I'm speculating it relates to FLUSH work Vladimir's been doing[2][3].
Issue is an inability to replicate a put:
Caused by: org.jboss.cache.lock.TimeoutException: State retrieval timed
out waiting for flush unblock.
at org.jboss.cache.RPCManagerImpl.callRemoteMethods(RPCManagerImpl.java:455)
at ....
org.jboss.cache.invocation.CacheInvocationDelegate.put(CacheInvocationDelegate.java:560)
at
org.jboss.ha.cachemanager.CacheManagerManagedCache.put(CacheManagerManagedCache.java:285)
at
org.jboss.ejb3.cache.tree.StatefulTreeCache.putInCache(StatefulTreeCache.java:511)
at
org.jboss.ejb3.cache.tree.StatefulTreeCache.create(StatefulTreeCache.java:123)
... 70 more
Looking at RPCManagerImpl.java:455 we have:
if (channel.flushSupported() &&
!flushBlockGate.await(configuration.getStateRetrievalTimeout(),
TimeUnit.MILLISECONDS))
{
throw new TimeoutException("State retrieval timed out waiting for
flush unblock.");
}
Basically, failing on flushBlockGate.await(). Looking at use of
flushBlockGate, the gate is closed in block() and opened in unblock().
*Assuming* no bug in ReclosableLatch, seems like block() is getting
called here with no subsequent call to unblock(). (Unfortunately, logs
related to this failure are gone, so I can't prove that.)
Questions:
1) Vladimir, could the JGRP-855 issue result in block() getting called
with no subsequent call to unblock(), either on the flush coordinator or
on one of the other nodes? If yes, your JGRP-855 fix will probably fix
this as well.
2) Looking at RPCManagerImpl.start(), it does a connect+state transfer
in a try/catch where any failure should result in a CacheException being
thrown from start(). That CacheException should have prevented
deployment of the ejb; i.e. the call shown in the stack trace above
shouldn't have happened. Only way I see it could have happened is if the
node that threw above exception wasn't the flush coordinator; i.e. its
cache started fine, but a problem on another node led to its block()

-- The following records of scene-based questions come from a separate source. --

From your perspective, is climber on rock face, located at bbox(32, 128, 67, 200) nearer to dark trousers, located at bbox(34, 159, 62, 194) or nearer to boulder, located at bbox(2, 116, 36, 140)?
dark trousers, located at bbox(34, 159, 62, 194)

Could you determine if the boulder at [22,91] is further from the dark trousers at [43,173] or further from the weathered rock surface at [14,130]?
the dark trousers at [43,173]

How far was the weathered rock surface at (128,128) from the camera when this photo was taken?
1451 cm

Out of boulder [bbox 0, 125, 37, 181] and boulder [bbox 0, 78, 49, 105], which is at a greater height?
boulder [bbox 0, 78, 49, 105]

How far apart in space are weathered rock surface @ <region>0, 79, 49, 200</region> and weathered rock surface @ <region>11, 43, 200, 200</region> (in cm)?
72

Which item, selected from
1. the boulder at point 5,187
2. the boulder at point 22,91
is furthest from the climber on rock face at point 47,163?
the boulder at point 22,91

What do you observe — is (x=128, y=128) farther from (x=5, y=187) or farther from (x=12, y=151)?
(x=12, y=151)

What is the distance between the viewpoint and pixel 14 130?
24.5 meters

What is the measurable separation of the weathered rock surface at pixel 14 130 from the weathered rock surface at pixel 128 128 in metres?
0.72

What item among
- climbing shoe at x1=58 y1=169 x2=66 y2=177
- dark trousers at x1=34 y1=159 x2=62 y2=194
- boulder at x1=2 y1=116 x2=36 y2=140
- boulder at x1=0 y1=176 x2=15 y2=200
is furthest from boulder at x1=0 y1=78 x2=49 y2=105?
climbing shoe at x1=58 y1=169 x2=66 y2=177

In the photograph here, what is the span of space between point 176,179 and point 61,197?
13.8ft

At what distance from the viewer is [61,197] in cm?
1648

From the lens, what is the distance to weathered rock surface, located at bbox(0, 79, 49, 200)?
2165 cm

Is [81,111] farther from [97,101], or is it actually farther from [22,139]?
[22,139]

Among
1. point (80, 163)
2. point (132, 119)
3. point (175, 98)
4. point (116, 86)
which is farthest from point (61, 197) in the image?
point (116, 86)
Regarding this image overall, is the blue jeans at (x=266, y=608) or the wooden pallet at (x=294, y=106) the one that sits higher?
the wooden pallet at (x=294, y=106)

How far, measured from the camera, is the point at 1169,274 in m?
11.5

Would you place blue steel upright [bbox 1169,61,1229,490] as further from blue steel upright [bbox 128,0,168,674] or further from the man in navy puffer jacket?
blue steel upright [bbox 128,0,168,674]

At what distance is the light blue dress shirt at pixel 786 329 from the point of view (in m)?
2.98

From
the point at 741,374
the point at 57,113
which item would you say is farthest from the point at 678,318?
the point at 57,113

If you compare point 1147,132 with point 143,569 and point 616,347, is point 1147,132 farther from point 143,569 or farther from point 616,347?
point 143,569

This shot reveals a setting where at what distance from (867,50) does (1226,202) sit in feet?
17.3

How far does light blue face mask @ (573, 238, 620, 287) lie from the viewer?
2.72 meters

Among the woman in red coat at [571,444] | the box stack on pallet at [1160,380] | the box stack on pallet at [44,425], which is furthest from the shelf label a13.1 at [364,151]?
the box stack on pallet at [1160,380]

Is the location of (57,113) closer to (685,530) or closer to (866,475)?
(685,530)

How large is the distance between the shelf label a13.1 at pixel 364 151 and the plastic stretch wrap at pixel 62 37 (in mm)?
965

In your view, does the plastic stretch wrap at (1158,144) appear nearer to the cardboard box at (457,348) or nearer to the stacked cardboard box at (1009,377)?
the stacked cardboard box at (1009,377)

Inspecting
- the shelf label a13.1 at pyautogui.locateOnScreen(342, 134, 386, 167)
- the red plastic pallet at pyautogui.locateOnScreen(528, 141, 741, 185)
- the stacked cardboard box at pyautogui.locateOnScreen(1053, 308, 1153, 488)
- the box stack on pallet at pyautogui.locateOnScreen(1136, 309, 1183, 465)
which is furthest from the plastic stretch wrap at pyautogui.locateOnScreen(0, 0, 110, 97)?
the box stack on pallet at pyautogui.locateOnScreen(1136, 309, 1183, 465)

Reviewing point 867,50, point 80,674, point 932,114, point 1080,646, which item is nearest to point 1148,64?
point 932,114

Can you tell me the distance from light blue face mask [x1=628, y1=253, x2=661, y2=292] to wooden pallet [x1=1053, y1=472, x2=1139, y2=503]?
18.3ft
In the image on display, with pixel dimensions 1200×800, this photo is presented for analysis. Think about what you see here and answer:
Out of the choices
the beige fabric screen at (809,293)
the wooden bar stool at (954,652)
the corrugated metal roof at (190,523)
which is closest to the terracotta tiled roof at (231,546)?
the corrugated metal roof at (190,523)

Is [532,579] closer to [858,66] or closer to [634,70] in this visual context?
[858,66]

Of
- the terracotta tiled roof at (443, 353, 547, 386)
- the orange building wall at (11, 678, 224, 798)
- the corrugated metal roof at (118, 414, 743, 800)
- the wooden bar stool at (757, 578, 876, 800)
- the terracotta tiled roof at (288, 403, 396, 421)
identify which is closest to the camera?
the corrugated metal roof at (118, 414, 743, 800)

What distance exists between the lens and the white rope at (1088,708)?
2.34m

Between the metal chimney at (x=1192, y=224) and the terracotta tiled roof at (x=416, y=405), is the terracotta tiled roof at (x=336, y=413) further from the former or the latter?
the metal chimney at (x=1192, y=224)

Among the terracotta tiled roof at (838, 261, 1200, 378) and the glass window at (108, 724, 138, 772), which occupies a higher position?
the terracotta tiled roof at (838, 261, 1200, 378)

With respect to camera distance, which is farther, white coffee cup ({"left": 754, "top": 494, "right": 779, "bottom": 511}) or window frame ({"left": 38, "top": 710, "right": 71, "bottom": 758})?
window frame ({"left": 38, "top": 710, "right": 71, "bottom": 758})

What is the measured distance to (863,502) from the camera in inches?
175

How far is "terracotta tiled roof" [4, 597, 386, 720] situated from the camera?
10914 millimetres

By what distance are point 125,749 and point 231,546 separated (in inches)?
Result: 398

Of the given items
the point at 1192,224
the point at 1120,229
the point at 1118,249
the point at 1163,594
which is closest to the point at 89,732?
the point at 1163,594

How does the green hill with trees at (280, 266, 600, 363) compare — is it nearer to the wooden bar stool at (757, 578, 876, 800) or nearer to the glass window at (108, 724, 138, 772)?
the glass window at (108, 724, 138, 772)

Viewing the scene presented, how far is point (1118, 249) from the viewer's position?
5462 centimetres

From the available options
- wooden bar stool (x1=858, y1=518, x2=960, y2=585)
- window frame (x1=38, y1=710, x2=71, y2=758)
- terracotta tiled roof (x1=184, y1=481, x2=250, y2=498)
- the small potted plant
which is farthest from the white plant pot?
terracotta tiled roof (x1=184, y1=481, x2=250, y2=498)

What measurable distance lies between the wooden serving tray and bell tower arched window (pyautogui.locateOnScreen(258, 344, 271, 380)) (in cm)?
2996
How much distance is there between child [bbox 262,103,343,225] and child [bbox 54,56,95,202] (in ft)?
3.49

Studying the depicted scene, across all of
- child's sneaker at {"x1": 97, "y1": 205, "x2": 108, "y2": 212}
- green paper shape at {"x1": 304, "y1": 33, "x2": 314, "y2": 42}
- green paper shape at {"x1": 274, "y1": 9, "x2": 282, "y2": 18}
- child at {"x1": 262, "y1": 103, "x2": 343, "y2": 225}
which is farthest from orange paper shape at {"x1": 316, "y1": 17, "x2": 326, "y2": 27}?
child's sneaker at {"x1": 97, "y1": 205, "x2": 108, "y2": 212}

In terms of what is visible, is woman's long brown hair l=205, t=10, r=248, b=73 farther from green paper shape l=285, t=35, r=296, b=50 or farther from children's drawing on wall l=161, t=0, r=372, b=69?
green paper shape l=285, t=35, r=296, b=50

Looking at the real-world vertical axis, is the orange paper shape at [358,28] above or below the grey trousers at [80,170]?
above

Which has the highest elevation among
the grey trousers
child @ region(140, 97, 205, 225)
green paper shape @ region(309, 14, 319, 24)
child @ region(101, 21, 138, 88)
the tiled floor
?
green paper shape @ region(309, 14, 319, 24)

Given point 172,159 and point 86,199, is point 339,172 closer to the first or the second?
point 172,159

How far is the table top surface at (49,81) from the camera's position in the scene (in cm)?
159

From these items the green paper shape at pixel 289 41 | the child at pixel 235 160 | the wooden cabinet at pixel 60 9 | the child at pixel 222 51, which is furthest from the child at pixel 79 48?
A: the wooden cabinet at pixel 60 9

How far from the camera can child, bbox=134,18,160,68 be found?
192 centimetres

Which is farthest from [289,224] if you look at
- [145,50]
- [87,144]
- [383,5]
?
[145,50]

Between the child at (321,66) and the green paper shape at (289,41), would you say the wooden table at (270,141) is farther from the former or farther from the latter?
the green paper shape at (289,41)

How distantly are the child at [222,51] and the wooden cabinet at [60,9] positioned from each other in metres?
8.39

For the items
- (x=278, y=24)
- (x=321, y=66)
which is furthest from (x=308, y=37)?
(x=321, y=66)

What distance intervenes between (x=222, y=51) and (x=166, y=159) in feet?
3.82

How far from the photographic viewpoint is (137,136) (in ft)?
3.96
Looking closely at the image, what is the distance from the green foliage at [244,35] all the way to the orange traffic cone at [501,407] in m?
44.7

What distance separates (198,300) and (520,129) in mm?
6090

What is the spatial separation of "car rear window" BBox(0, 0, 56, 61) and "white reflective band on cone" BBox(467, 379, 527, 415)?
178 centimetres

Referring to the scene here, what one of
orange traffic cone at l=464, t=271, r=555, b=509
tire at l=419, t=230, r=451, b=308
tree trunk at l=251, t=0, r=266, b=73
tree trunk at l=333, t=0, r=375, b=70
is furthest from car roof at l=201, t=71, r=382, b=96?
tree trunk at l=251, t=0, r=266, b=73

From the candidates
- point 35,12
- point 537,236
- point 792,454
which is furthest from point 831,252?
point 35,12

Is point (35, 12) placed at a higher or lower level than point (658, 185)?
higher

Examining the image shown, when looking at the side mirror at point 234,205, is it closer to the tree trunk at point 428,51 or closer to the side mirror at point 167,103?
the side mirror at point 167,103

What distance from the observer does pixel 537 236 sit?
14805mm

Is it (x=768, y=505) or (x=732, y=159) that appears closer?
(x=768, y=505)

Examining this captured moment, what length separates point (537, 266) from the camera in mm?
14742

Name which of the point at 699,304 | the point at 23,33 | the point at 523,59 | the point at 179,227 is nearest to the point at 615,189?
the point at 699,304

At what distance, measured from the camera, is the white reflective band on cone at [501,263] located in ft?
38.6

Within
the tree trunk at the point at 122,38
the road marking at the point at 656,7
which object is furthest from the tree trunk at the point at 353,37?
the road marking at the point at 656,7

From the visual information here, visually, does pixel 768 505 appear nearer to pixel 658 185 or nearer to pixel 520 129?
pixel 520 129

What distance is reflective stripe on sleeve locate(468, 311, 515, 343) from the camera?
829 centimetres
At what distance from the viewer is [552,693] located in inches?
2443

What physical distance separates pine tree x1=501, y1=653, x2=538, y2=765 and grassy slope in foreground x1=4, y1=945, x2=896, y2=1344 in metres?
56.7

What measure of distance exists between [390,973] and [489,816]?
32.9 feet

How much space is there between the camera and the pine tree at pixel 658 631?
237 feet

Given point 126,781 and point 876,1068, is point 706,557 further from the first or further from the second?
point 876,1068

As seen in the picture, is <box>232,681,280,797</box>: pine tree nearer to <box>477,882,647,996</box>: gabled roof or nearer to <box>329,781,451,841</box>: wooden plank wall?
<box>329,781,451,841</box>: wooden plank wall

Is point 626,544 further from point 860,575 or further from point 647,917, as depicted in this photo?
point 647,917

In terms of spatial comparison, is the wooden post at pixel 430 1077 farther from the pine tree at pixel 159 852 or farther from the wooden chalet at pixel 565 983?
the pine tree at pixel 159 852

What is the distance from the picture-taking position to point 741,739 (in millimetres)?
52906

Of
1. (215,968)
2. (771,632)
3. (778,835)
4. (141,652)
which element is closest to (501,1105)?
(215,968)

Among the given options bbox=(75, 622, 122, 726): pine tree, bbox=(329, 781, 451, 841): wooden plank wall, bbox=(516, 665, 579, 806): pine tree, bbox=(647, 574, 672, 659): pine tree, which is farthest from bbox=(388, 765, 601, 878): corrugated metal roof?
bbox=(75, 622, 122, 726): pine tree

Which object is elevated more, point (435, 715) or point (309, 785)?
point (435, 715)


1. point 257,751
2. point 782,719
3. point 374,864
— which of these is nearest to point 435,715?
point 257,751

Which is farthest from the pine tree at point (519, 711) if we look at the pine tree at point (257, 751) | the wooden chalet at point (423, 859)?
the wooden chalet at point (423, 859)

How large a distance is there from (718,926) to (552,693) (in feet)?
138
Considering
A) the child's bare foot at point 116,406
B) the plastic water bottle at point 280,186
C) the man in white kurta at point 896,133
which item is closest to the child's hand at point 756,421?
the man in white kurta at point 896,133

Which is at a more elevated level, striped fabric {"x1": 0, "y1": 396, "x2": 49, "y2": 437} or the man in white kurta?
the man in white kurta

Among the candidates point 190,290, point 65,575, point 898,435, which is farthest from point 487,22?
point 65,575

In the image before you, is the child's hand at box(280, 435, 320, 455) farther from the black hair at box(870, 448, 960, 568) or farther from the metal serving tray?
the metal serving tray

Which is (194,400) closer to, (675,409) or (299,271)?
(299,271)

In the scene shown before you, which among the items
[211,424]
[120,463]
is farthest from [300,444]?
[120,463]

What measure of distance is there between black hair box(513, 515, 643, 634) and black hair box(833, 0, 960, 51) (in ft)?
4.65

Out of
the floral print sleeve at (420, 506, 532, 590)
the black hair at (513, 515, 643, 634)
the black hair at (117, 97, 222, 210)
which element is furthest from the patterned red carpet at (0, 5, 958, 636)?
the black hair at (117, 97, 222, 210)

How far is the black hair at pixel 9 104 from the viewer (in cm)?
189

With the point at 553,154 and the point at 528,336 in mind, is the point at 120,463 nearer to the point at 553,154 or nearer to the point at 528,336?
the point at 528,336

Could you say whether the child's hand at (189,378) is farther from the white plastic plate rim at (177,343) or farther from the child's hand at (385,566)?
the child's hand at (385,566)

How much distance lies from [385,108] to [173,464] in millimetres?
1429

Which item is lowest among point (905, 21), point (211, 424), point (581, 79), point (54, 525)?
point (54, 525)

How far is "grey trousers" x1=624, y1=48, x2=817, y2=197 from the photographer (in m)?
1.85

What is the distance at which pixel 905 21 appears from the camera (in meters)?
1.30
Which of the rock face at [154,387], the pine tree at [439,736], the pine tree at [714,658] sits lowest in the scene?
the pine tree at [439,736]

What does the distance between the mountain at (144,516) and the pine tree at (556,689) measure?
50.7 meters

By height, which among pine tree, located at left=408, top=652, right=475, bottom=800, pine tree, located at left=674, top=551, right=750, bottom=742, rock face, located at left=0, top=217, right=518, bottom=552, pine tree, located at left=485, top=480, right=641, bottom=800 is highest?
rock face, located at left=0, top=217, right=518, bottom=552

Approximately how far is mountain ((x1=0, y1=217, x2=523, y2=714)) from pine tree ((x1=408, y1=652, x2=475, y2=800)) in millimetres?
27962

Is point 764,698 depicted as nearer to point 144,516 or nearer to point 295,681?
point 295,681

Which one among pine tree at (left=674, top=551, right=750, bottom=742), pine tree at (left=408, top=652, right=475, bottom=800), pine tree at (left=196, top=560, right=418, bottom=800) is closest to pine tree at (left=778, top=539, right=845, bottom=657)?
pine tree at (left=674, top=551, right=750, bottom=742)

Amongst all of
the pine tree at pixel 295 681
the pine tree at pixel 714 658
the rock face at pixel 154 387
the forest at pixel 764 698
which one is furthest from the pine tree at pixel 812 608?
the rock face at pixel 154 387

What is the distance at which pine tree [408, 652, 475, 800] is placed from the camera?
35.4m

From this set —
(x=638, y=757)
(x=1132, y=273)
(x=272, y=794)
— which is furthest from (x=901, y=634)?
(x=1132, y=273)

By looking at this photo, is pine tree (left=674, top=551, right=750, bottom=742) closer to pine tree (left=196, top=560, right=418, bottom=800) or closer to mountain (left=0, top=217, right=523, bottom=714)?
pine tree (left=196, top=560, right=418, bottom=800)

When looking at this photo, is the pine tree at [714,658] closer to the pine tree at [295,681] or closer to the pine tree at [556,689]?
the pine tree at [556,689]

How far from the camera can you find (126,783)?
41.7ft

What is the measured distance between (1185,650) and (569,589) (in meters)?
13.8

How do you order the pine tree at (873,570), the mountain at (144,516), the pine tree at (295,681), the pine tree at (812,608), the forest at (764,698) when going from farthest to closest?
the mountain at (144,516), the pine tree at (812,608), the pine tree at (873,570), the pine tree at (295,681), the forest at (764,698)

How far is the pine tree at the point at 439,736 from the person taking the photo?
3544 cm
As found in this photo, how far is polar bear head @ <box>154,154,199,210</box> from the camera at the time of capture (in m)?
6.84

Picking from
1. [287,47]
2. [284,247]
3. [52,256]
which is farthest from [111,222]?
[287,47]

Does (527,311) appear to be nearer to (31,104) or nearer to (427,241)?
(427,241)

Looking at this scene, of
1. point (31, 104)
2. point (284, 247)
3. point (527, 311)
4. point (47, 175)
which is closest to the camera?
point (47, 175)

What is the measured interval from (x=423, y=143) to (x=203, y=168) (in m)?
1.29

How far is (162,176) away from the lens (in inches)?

being called with no matching unblock(). That's a big issue too, as it
means a failure in one node can take down the entire cluster by leaving
everyone's flushBlockGate closed.
[1]
https://jira.jboss.org/jira/browse/EJBTHREE-1580
[2]
https://jira.jboss.org/jira/browse/JGRP-855
[3]
http://www.jboss.com/index.html?module=bb&op=viewtopic&t=145138
--
Brian Stansberry
Lead, AS Clustering
JBoss, a division of Red Hat
brian.stansberry(a)redhat.com